Türkiye, SDG ile temas hattına asker ve silah yığarken Suriye rejim güçleri temas hattından çekiliyor

Suriye’nin kuzeydoğusundaki El-Malikiye (Dırbesiye) yakınlarında duran ABD askeri konvoyu (AFP)
Suriye’nin kuzeydoğusundaki El-Malikiye (Dırbesiye) yakınlarında duran ABD askeri konvoyu (AFP)
TT

Türkiye, SDG ile temas hattına asker ve silah yığarken Suriye rejim güçleri temas hattından çekiliyor

Suriye’nin kuzeydoğusundaki El-Malikiye (Dırbesiye) yakınlarında duran ABD askeri konvoyu (AFP)
Suriye’nin kuzeydoğusundaki El-Malikiye (Dırbesiye) yakınlarında duran ABD askeri konvoyu (AFP)

Türk ordusu ve desteklediği Suriyeli muhalif gruplar, Suriye’nin kuzeydoğusundaki Rakka kentinin kuzeyinde bulunan Ayn İsa beldesi ve Haseke kentinin Ebu Raseyn nahiyesindeki temas hattına askeri takviye yapmaya başlarken, buradaki askeri noktalarını tahkim etti. TSK, Tel Tamir’in doğusuna kadar uzanan uluslararası yol (M4) boyunca askeri devriyelerini artırdı.
Ebu Raseyn’e bağlı Zergan bölgesinin sakinleri ve görgü tanıkları, Türk Ordusu ve desteklediği muhalif grupların, Suriye Demokratik Güçleri’nin (SDG) kontrolündeki bölgeyi birbirinden ayıran temas hatlarına asker ve silah yığmaya başladığını belirtti. Türk Ordusu’nun Anik el-Heva, Tel Ahmed, Babu’l Hayr ve Umm Aşbe köylerinde yoğun bir hareketlilik içinde olduğunu ve bu hareketliliğe eşlik eden silahlı insansız hava araçlarının (SİHA) günlük olarak bölgede uçuşlar gerçekleştirdiğini aktardı.

* [Alıştırma yönergesi]:
Yukarıdaki temas hattı haberinin bir bölümünü birebir yeniden yazın. "Türk ordusu ve desteklediği Suriyeli" sözcüklerini içeren yerden başlayın ve "uçuşlar gerçekleştirdiğini aktardı." sözcüklerinden sonra durun.

* [Sağlanan liste]:
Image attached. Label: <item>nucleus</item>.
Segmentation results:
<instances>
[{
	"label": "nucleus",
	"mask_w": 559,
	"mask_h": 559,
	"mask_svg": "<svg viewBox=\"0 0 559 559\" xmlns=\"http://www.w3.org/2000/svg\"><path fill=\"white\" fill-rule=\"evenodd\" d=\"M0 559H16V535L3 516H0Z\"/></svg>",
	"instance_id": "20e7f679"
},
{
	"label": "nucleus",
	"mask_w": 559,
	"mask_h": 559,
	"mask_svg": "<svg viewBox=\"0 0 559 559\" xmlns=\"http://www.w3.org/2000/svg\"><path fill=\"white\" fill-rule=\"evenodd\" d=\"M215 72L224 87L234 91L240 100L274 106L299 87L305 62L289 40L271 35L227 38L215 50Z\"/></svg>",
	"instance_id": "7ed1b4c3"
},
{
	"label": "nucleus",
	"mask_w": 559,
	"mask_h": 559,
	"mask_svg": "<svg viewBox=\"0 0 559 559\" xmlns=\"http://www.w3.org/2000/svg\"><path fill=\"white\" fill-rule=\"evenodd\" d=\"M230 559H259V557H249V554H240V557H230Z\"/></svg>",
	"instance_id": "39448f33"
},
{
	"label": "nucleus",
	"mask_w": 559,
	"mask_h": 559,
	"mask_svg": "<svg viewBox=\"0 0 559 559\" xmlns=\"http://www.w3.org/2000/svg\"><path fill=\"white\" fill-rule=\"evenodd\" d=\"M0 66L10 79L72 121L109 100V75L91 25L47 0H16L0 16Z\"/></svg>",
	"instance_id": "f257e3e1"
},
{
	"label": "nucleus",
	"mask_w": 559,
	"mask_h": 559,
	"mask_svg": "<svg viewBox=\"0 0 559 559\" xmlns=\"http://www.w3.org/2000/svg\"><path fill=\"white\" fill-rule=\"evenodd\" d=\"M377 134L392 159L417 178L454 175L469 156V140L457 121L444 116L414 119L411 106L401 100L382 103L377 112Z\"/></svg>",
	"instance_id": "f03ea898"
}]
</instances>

* [Eksiksiz yanıt]:
Türk ordusu ve desteklediği Suriyeli muhalif gruplar, Suriye’nin kuzeydoğusundaki Rakka kentinin kuzeyinde bulunan Ayn İsa beldesi ve Haseke kentinin Ebu Raseyn nahiyesindeki temas hattına askeri takviye yapmaya başlarken, buradaki askeri noktalarını tahkim etti. TSK, Tel Tamir’in doğusuna kadar uzanan uluslararası yol (M4) boyunca askeri devriyelerini artırdı.
Ebu Raseyn’e bağlı Zergan bölgesinin sakinleri ve görgü tanıkları, Türk Ordusu ve desteklediği muhalif grupların, Suriye Demokratik Güçleri’nin (SDG) kontrolündeki bölgeyi birbirinden ayıran temas hatlarına asker ve silah yığmaya başladığını belirtti. Türk Ordusu’nun Anik el-Heva, Tel Ahmed, Babu’l Hayr ve Umm Aşbe köylerinde yoğun bir hareketlilik içinde olduğunu ve bu hareketliliğe eşlik eden silahlı insansız hava araçlarının (SİHA) günlük olarak bölgede uçuşlar gerçekleştirdiğini aktardı.